Ce faisant, n’allez-vous pas empêcher les femmes les plus pauvres d’avoir accès au crédit ?
Les femmes les plus pauvres ont des activités comme déambuler dans la rue en vendant des bananes disposées sur un plateau porté au-dessus de la tête ou vendre des légumes au marché. Elles ne restent pas à la maison en ne faisant rien. Ces femmes-là, nous sommes prêts à les appuyer ; les autres, celles qui restent à la maison, non, car elles n’auront pas la capacité de rembourser leur prêt.
Point de vue changement interne, nous souhaitions étoffer sur la durée le bureau central, mais cela n’a pas été possible. Plusieurs employés nous ont quittés, faute d’avoir été payés au tarif promis, le bureau central ne disposant pas de ressources suffisantes.

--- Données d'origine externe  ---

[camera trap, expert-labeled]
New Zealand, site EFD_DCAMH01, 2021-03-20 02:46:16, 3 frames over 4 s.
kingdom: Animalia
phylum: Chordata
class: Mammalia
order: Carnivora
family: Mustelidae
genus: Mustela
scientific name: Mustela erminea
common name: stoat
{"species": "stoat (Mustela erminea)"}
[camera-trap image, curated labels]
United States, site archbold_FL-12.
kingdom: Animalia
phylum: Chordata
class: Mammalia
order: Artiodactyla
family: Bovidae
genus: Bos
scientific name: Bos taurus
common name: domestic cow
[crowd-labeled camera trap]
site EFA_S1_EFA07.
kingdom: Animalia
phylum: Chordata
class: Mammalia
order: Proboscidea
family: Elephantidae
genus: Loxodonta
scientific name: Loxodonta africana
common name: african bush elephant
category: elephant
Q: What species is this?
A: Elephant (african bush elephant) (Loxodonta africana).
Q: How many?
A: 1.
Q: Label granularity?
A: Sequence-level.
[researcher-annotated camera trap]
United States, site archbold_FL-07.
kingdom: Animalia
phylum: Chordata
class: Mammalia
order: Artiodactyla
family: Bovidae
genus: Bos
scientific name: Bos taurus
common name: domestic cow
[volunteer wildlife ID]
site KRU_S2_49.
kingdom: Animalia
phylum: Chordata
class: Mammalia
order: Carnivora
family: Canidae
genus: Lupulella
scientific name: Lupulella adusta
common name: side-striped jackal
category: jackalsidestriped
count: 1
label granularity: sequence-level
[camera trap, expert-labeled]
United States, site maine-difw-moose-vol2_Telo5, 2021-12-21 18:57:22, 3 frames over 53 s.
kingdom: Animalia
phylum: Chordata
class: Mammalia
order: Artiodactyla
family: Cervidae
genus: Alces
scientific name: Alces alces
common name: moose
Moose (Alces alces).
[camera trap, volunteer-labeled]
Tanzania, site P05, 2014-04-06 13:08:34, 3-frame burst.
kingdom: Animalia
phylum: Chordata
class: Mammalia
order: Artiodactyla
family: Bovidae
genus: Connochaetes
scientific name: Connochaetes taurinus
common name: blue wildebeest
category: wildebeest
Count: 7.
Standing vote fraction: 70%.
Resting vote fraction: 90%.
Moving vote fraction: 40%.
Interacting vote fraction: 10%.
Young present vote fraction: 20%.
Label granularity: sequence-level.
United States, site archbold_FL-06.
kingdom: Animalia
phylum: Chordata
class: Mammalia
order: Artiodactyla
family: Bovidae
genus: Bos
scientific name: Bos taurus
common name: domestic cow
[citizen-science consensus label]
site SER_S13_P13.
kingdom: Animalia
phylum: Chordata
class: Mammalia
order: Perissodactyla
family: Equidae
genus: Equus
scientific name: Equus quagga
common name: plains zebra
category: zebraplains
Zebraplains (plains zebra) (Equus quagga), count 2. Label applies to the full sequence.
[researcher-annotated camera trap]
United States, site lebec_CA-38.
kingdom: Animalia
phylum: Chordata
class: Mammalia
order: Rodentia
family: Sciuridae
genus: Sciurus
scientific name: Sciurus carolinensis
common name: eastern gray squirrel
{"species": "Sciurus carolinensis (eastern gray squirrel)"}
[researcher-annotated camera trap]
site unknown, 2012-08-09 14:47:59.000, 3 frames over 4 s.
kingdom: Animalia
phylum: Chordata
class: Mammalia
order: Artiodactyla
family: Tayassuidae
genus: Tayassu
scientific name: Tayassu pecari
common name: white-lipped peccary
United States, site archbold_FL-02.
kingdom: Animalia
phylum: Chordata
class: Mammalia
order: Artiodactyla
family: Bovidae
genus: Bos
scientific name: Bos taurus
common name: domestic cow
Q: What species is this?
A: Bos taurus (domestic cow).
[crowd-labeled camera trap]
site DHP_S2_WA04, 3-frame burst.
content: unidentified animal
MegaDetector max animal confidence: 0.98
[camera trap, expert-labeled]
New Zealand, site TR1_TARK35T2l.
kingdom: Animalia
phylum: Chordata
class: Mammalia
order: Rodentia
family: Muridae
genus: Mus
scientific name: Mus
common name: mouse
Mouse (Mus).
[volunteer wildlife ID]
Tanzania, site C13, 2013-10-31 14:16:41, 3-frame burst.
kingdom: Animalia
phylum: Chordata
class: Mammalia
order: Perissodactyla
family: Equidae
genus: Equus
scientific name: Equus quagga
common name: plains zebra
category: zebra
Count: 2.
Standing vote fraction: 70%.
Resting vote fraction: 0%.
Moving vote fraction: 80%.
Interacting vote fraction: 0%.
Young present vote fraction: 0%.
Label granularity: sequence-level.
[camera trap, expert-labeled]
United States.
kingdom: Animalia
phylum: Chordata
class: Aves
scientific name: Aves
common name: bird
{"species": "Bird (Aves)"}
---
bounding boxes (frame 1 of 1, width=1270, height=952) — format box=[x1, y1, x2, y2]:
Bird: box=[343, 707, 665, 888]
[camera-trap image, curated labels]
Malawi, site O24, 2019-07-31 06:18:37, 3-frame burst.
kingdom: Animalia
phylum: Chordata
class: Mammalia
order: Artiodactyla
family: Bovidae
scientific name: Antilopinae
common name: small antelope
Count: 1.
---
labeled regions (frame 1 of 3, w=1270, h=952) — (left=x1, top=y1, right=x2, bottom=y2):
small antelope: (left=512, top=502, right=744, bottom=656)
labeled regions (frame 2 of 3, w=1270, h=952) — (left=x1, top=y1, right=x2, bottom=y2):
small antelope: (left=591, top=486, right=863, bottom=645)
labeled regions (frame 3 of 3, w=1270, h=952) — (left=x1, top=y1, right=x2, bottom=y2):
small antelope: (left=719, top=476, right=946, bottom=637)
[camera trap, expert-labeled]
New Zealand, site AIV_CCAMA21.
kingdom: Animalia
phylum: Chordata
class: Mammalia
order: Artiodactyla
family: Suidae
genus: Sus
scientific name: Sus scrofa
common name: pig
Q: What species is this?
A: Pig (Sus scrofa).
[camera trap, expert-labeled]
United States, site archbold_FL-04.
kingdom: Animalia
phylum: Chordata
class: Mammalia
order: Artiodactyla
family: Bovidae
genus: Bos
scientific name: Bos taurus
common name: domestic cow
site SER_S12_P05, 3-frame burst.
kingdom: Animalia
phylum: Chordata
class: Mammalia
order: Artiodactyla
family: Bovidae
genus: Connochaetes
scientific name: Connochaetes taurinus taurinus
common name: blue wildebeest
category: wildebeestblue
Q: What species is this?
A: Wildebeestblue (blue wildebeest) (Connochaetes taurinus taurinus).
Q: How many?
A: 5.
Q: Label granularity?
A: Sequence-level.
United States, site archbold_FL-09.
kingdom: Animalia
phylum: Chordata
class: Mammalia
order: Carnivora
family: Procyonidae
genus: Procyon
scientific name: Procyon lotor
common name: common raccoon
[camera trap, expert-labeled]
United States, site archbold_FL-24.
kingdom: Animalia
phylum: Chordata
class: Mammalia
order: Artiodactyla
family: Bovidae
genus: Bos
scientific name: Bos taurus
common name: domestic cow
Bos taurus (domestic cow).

Dans chaque association qui souhaite se développer, il faut avoir un leader visionnaire. Il y a beaucoup de personnes très capables dans nos centres, mais qui fonctionnent dans une certaine routine. Elles sont dans les questions de remboursement de prêts, dans le suivi sur le terrain et dans le service. C’est tout à fait normal, mais la grande question est de savoir où nous allons. Voilà ce qui manque à notre équipe : la direction. On ne peut pas transmettre une vision lorsqu’on vient sur place une ou deux fois par an, pendant au maximun deux mois, comme ce fut le cas pour moi de 2006 à 2016. Donc je n’ai pas eu le temps de vivre avec l’équipe et de leur transmettre ma vision ; cela a manqué.
Aujourd’hui, où vous conduit votre vision ?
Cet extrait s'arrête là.